To make things twice as tricky, suppose the human-to-be-imitated is herself able to consult a question-answering machine, which answers questions by perfectly imitating what the human would do if asked that question…
Let’s call this process HCH, for “Humans Consulting HCH.”
I’ve talked about many variants of this process before, but I find it easier to think about with a nice handle. (Credit to Eliezer for proposing using a recursive acronym.)
HCH is easy to specify very precisely. For now, I think that HCH is our best precisely specified model for “a human’s enlightened judgment.” It’s a pretty problematic model, but we don’t yet have many contenders.
We can also define realizable variants of this inaccessible ideal.

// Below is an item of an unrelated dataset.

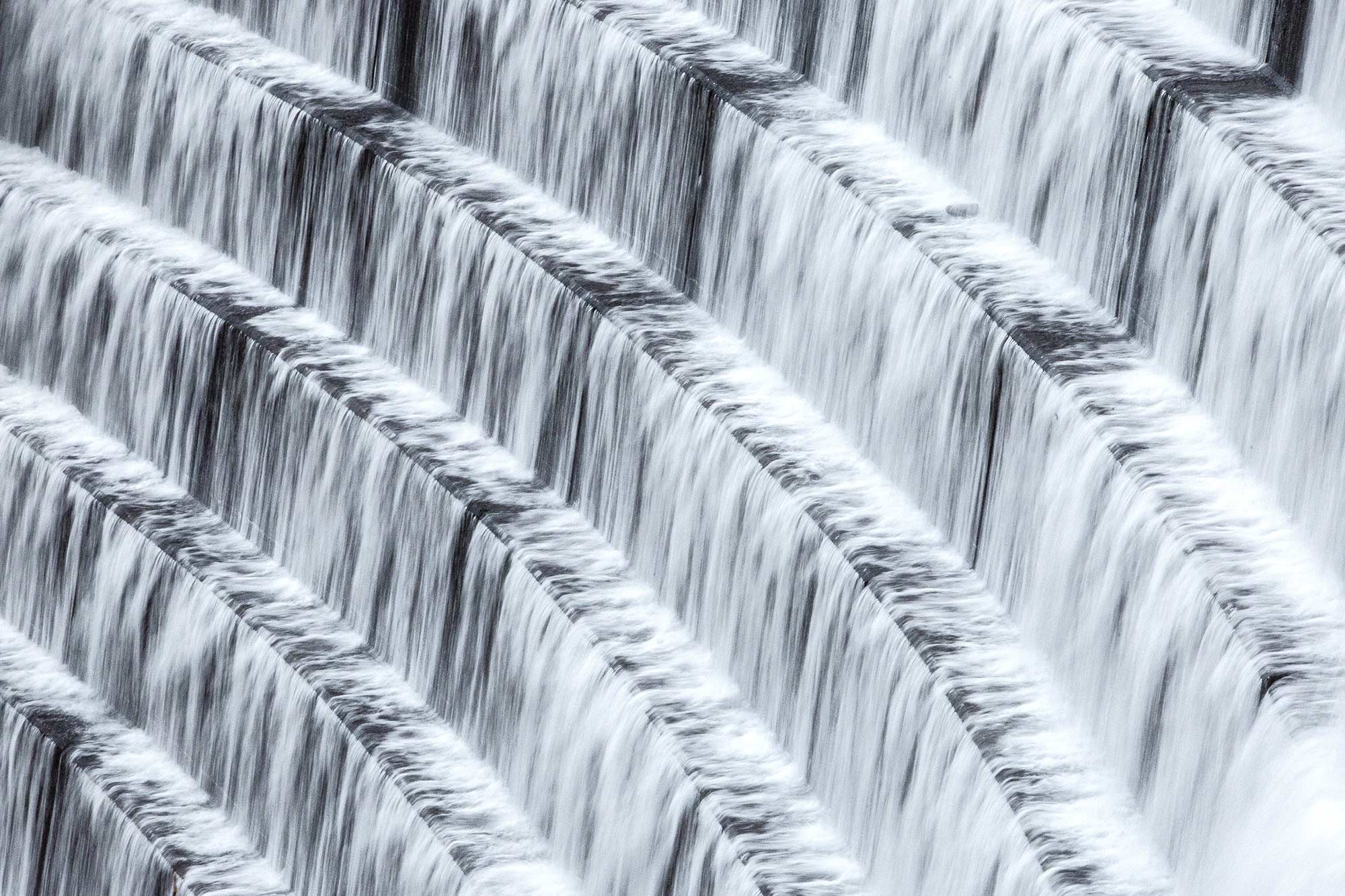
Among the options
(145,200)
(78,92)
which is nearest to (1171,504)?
(145,200)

- For a particular prediction algorithm P, define HCHᴾ as:
“P’s prediction of humans consulting HCHᴾ”
- For a reinforcement learning algorithm A, define max-HCHᴬ as:
“A’s output when maximizing the score assigned to that output by humans consulting max-HCHᴬ”
- For a given market structure and participants, define HCHᵐᵃʳᵏᵉᵗ as:
“market estimates about humans consulting HCHᵐᵃʳᵏᵉᵗ”

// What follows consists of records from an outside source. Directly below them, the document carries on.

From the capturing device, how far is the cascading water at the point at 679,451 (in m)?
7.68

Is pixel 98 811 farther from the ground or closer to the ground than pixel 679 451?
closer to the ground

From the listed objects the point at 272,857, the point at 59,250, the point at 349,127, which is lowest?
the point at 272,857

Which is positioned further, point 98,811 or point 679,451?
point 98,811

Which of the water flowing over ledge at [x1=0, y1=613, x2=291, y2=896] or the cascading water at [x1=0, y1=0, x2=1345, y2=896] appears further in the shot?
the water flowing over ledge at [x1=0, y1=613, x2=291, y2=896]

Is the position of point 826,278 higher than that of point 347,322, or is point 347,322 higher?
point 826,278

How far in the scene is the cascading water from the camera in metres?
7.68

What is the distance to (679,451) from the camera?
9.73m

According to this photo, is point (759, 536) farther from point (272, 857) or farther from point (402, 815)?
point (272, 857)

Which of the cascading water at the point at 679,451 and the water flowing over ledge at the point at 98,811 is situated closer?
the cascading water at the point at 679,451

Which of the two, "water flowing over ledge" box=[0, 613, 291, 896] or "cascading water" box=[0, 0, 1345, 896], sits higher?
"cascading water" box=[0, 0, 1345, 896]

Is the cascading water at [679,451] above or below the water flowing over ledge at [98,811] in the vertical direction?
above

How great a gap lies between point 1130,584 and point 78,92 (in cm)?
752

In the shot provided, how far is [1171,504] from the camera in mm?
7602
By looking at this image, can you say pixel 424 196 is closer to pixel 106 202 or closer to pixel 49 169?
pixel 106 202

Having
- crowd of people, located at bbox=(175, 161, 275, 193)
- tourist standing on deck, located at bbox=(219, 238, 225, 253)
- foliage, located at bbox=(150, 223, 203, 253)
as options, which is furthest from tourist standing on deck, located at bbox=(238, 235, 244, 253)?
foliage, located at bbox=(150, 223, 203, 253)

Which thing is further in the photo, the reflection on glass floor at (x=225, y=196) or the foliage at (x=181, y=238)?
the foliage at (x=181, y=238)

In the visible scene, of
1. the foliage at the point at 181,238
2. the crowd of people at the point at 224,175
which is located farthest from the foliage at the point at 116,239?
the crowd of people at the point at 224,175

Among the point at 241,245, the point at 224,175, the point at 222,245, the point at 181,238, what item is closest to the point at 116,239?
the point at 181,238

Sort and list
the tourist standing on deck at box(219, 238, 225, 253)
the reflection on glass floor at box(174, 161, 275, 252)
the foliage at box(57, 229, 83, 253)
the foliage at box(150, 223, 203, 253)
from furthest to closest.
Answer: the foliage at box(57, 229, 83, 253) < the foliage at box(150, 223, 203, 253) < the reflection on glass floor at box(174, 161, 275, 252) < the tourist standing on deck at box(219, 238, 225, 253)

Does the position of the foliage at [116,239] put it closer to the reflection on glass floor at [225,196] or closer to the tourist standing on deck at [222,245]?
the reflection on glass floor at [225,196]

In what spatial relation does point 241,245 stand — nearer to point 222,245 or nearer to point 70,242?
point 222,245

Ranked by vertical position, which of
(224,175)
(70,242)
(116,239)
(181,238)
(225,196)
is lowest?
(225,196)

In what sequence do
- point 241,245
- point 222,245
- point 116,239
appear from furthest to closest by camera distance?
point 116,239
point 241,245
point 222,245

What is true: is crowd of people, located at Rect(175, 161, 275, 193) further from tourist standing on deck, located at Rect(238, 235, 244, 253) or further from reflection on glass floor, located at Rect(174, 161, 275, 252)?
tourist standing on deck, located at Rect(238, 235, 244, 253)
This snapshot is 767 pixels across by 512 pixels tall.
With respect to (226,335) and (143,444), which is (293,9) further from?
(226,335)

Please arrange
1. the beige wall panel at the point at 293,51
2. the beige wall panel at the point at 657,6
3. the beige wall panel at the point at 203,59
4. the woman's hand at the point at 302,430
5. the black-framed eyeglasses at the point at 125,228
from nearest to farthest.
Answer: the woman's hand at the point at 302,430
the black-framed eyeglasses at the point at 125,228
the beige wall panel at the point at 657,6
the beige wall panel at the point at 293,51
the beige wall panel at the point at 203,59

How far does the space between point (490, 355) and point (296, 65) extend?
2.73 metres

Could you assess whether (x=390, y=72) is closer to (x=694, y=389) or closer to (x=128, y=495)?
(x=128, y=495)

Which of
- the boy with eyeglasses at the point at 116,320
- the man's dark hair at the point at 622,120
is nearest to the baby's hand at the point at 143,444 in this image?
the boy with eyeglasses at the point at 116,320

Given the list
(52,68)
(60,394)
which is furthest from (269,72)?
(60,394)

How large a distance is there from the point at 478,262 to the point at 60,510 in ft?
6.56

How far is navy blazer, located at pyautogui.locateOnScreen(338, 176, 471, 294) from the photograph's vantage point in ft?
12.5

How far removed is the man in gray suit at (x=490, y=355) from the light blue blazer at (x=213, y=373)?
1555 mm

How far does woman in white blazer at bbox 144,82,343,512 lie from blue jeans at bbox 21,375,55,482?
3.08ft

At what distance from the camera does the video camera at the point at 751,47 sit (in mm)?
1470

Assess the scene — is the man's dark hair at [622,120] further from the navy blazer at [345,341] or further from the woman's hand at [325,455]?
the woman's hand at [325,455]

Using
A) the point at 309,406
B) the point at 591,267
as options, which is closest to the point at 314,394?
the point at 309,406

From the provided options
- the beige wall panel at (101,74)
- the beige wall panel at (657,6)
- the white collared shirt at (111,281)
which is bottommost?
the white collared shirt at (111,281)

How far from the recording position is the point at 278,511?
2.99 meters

Note that e.g. max-HCHᴬ is totally different from “A’s output when maximizing the score assigned to that output by HCH.”
The latter proposal is essentially abstract approval-direction. It seems much more likely to yield good actions than max-HCHᴬ. But we can’t provide any feedback on the scores assigned by HCH, which makes it impossible to train the abstract version using conventional techniques. On the other hand it is much easier to implement HCHᴾ or max-HCHᴬ or HCHᵐᵃʳᵏᵉᵗ.
The best case is that HCHᴾ, max-HCHᴬ, and HCHᵐᵃʳᵏᵉᵗ are:
- As capable as the underlying predictor, reinforcement learner, or market participants.

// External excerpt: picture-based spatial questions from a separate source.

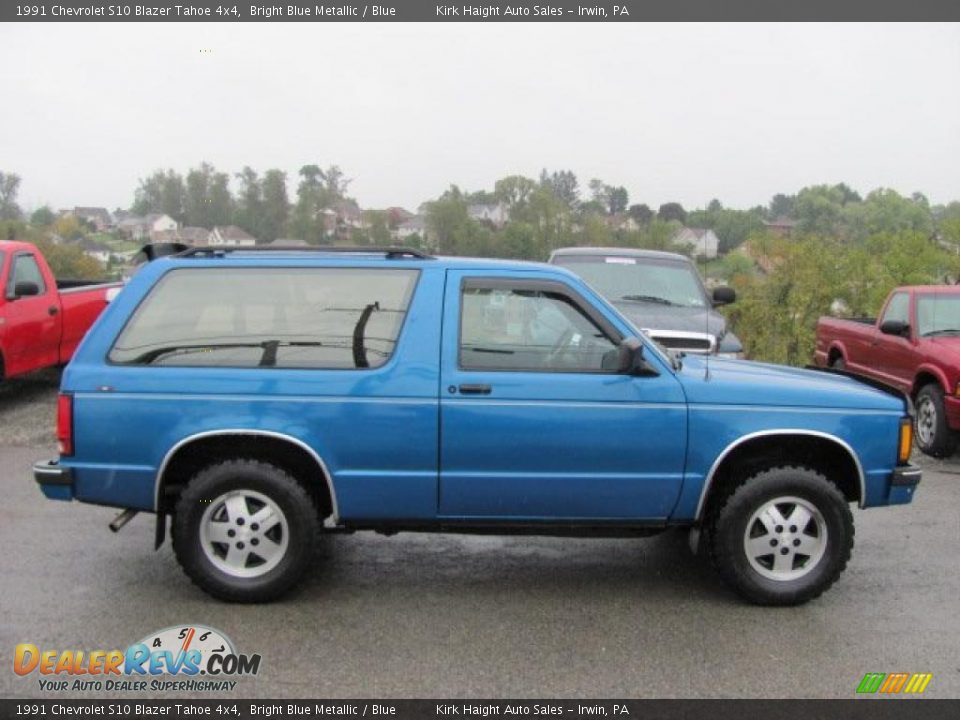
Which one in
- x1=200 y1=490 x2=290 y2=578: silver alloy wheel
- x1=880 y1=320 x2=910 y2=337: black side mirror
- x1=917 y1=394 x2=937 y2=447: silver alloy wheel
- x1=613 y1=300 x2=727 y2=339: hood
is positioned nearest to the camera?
→ x1=200 y1=490 x2=290 y2=578: silver alloy wheel

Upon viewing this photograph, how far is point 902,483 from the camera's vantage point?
15.1ft

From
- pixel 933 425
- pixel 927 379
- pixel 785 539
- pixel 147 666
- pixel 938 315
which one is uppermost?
pixel 938 315

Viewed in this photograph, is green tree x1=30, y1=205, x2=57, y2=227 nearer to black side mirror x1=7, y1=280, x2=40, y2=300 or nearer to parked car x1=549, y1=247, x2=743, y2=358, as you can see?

- Aligned with the enlightened judgment of the human, e.g. as evaluated by HCH.
(At least when the human is suitably prudent and wise.)
It is clear from the definitions that these systems can’t be any more capable than the underlying predictor/learner/market. I honestly don’t know whether we should expect them to match the underlying capabilities. My intuition is that max-HCHᴬ probably can, but that HCHᴾ and HCHᵐᵃʳᵏᵉᵗ are much dicier.
It is similarly unclear whether the system continues to reflect the human’s judgment. In some sense this is in tension with the desire to be capable — the more guarded the human, the less capable the system but the more likely it is to reflect their interests. The question is whether a prudent human can achieve both goals.